[BEGIN LISTED RECORDS]

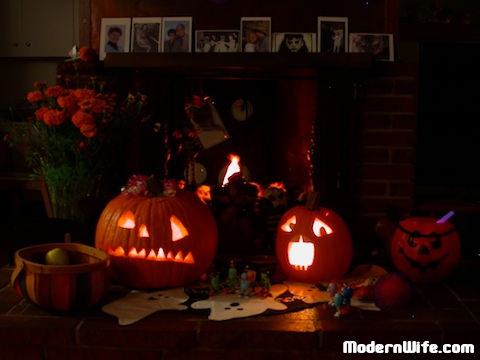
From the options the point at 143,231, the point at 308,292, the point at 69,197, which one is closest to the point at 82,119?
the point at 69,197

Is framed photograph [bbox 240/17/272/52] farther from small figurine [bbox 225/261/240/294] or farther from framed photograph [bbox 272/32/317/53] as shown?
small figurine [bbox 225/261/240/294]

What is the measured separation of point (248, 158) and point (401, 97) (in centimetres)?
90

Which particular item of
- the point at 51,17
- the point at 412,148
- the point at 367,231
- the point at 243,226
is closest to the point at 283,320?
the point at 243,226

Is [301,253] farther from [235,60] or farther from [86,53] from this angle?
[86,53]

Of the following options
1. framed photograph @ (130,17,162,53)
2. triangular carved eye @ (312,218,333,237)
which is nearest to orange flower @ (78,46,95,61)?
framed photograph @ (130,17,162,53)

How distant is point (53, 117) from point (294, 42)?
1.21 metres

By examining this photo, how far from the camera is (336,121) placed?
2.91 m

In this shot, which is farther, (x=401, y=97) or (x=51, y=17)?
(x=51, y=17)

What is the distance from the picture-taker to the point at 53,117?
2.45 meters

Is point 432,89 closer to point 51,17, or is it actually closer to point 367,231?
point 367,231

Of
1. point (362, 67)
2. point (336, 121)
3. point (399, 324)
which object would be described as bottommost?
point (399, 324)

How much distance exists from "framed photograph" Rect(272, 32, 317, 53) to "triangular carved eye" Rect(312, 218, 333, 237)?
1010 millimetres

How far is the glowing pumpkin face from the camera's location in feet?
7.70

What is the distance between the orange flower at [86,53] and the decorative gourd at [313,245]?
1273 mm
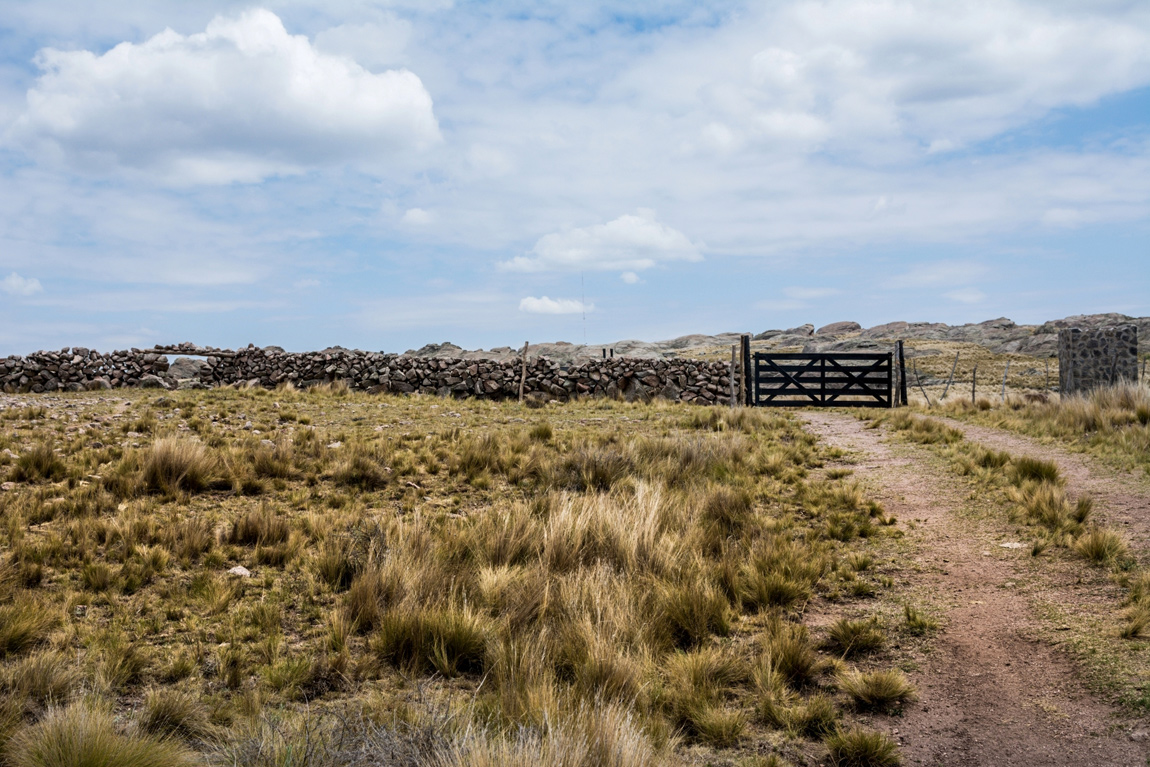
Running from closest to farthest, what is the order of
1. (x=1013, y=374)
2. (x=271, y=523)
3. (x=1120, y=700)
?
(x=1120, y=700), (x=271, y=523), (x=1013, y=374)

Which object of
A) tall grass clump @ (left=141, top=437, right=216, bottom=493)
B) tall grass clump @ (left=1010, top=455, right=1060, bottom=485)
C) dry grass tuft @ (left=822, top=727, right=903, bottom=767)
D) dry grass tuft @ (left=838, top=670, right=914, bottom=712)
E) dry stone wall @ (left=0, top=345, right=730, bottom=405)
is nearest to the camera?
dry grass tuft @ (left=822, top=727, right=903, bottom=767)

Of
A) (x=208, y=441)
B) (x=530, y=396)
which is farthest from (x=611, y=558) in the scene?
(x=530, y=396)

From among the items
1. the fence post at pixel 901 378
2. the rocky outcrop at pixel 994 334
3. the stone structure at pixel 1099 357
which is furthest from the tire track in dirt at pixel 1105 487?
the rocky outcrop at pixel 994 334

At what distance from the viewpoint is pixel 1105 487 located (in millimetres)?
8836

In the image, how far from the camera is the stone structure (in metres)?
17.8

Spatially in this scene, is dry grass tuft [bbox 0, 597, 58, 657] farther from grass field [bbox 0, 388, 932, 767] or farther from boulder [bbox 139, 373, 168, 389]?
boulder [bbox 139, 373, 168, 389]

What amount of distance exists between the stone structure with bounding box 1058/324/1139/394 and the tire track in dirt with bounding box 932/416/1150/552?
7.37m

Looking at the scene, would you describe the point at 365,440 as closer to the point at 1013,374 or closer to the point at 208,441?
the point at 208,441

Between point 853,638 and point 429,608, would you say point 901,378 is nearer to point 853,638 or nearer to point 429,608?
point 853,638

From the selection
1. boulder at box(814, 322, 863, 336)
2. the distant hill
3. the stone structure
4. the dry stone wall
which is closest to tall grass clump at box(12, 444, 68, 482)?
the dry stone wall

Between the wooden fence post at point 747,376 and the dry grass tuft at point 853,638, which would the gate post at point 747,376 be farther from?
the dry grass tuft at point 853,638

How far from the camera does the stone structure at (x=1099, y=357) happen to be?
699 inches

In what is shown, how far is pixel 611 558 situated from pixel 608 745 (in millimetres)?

[END LISTED RECORDS]

| INSTRUCTIONS FOR THE TASK |
Copy out the data word for word, starting at the line that contains "Between point 853,638" and running through the last line of the data, with both of those lines included.

| OUTPUT BELOW |
Between point 853,638 and point 429,608, would you say point 901,378 is nearer to point 853,638 or nearer to point 429,608?
point 853,638

From the selection
1. boulder at box(814, 322, 863, 336)
2. the distant hill
3. the stone structure
4. the dry stone wall
which is closest to tall grass clump at box(12, 444, 68, 482)?
the dry stone wall

Between the wooden fence post at point 747,376 and the dry grass tuft at point 853,638, which would the gate post at point 747,376 be farther from?
the dry grass tuft at point 853,638

How far from the camera does the stone structure at (x=1099, y=357) happen to be?
699 inches

In what is shown, how far is pixel 611 558 situated from pixel 608 745 (in millimetres)?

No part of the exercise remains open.